[Saved entries]
(begin)

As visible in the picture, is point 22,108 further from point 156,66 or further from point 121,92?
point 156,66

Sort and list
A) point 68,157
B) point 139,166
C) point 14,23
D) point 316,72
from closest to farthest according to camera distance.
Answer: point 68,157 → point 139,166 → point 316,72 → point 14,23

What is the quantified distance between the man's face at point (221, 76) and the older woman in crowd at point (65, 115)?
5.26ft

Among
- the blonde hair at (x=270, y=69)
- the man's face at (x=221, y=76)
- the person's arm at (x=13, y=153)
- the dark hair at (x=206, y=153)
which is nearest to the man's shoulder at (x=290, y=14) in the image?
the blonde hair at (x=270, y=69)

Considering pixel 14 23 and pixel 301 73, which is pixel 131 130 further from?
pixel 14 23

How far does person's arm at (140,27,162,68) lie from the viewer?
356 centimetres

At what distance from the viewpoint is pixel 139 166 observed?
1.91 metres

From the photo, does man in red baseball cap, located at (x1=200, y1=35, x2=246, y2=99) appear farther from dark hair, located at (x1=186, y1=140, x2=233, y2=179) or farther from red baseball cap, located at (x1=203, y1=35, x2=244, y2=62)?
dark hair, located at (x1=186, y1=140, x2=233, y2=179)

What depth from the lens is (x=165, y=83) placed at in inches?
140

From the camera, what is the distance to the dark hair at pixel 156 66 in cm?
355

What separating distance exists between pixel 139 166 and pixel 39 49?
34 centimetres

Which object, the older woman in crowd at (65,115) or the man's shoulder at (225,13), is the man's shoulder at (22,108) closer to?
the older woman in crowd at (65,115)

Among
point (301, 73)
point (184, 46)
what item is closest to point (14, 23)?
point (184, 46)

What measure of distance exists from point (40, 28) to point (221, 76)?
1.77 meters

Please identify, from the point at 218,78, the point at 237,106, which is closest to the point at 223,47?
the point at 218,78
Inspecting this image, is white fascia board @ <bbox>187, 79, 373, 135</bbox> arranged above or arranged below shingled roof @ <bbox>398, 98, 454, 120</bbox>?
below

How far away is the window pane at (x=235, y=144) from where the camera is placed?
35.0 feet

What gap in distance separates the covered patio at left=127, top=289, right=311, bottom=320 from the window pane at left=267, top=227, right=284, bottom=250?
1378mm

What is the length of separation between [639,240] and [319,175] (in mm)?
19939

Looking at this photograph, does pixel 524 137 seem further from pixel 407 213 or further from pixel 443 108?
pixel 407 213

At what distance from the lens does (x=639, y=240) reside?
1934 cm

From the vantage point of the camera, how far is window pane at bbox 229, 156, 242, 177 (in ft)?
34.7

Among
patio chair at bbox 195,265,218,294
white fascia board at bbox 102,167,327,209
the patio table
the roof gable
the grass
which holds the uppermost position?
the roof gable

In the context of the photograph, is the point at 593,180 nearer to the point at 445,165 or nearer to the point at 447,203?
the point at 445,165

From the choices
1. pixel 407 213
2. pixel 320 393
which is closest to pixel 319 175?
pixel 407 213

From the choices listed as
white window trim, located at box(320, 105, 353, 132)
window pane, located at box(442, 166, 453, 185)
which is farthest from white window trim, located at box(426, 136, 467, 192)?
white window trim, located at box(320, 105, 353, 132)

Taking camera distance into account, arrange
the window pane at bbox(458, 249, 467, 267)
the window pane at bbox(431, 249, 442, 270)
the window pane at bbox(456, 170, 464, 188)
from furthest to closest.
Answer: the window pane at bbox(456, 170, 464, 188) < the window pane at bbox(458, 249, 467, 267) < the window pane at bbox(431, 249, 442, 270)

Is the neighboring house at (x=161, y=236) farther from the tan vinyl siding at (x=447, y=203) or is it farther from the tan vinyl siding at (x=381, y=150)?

(end)

Description of the task ▸ Please reproduce the material above from the line with "Sort and list" up to and including the line with "1.77 meters", and give only those lines.

Solution for this task ▸
Sort and list
A) point 68,157
B) point 139,166
C) point 14,23
D) point 316,72
from closest to farthest according to camera distance.
Answer: point 68,157 → point 139,166 → point 316,72 → point 14,23

What is the quantified distance between the man's face at point (221, 76) and the older woman in crowd at point (65, 115)?
5.26ft

Among
- the blonde hair at (x=270, y=69)
- the man's face at (x=221, y=76)
- the person's arm at (x=13, y=153)
- the dark hair at (x=206, y=153)
which is nearest to the man's shoulder at (x=290, y=14) in the image?
the blonde hair at (x=270, y=69)

Considering pixel 14 23 and pixel 301 73, which is pixel 131 130 further from?
pixel 14 23

How far does person's arm at (140,27,162,68) lie from the viewer?
356 centimetres

At what distance from the viewpoint is pixel 139 166 observed?
1.91 metres

From the photo, does man in red baseball cap, located at (x1=200, y1=35, x2=246, y2=99) appear farther from dark hair, located at (x1=186, y1=140, x2=233, y2=179) or farther from red baseball cap, located at (x1=203, y1=35, x2=244, y2=62)?
dark hair, located at (x1=186, y1=140, x2=233, y2=179)

What depth from the lens is (x=165, y=83) placed at in inches?
140

From the camera, what is the distance to the dark hair at pixel 156 66 in cm?
355

What separating distance exists between pixel 139 166 and pixel 39 49?
34 centimetres

Which object, the older woman in crowd at (65,115) or the man's shoulder at (225,13), is the man's shoulder at (22,108) closer to?
the older woman in crowd at (65,115)

Among
point (301, 73)
point (184, 46)
what item is closest to point (14, 23)?
point (184, 46)

What measure of distance exists from point (40, 28) to point (221, 76)?
1.77 meters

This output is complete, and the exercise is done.